Pacome Dadiet is not the loudest name in the Knicks’ offseason. He might be one of the cleanest levers, though, and that is usually how these cap puzzles get weird.
The Knicks already treated draft night like a payroll exercise with sneakers on it, moving around the board and avoiding first-round salary. Now the next little money pocket matters. Dadiet is making just under $3 million, which sounds tiny until a contender starts counting every dollar below the second apron.
Pacome Dadiet averaged 1.7 points and 0.9 rebounds in 4.7 minutes over 29 regular-season games.
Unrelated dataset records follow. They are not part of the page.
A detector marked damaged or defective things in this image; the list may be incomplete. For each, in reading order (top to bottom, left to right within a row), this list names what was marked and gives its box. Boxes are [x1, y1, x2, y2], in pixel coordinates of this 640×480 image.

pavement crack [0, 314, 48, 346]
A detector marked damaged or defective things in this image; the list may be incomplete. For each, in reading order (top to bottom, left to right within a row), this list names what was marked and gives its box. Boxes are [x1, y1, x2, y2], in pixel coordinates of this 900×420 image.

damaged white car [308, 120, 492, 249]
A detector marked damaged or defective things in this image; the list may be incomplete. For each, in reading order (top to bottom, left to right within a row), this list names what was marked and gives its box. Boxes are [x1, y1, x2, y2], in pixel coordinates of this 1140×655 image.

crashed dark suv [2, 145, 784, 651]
It is not a rotation resume yet, but it is a young, movable salary with enough mystery attached to make another front office at least answer the call.
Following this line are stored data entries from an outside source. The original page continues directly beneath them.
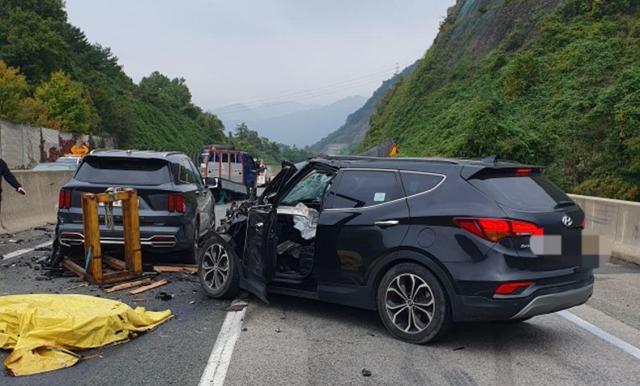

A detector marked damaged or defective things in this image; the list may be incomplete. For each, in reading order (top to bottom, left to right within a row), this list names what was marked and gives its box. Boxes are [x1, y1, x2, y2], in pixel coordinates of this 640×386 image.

shattered windshield [284, 169, 338, 205]
severely damaged car [198, 157, 596, 344]
deployed airbag [0, 294, 172, 376]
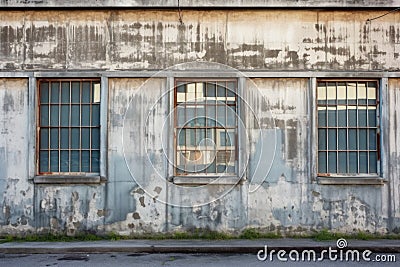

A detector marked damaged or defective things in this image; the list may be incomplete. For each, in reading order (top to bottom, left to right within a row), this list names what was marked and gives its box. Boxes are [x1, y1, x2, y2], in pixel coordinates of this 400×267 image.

rusty metal grille [37, 79, 101, 176]
rusty metal grille [175, 79, 238, 176]
rusty metal grille [318, 80, 380, 176]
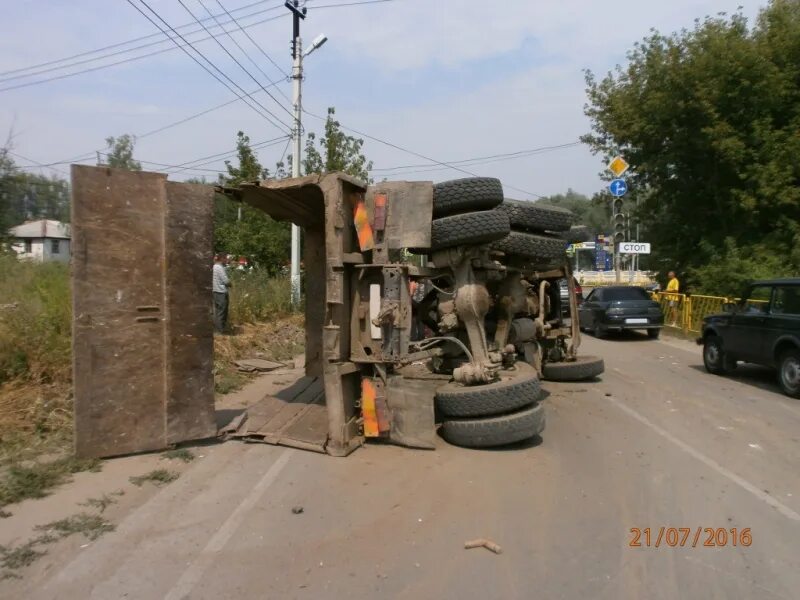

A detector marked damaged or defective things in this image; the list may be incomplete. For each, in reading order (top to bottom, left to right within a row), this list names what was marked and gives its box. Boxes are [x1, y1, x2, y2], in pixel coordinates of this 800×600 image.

overturned truck [222, 173, 604, 454]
The Knicks have a Dadiet decision
I get why fans would rather talk about proven veterans. Dadiet has not done enough in real NBA minutes to make anyone emotional, and after winning a title, patience for developmental projects tends to shrink fast.
The front office has to think differently. If Dadiet is not in the rotation plan, keeping his salary just because he is young becomes harder to justify. The Knicks need cheap players, yes, but they need cheap players who either play or help create room for someone who will.
Here comes the awkward part of a championship roster. The celebration ends, the spreadsheet walks back into the room, and suddenly a $2.98 million salary has a job to do.
Dadiet can still help the Knicks without playing
Dadiet could still become a useful forward. He is 6-foot-9, young, and not exactly a finished product. Moving him just to move him would be a little silly, especially if the Knicks believe their development staff can still get something real from him.
But if the choice is between protecting a long-term maybe and creating flexibility for a player who helps the title defense immediately, the answer gets colder. Leon Rose has to be ruthless there.
The Knicks do not need Dadiet to become the offseason headline. They need to decide whether he is part of the plan or part of the math. Right now, the math is talking louder.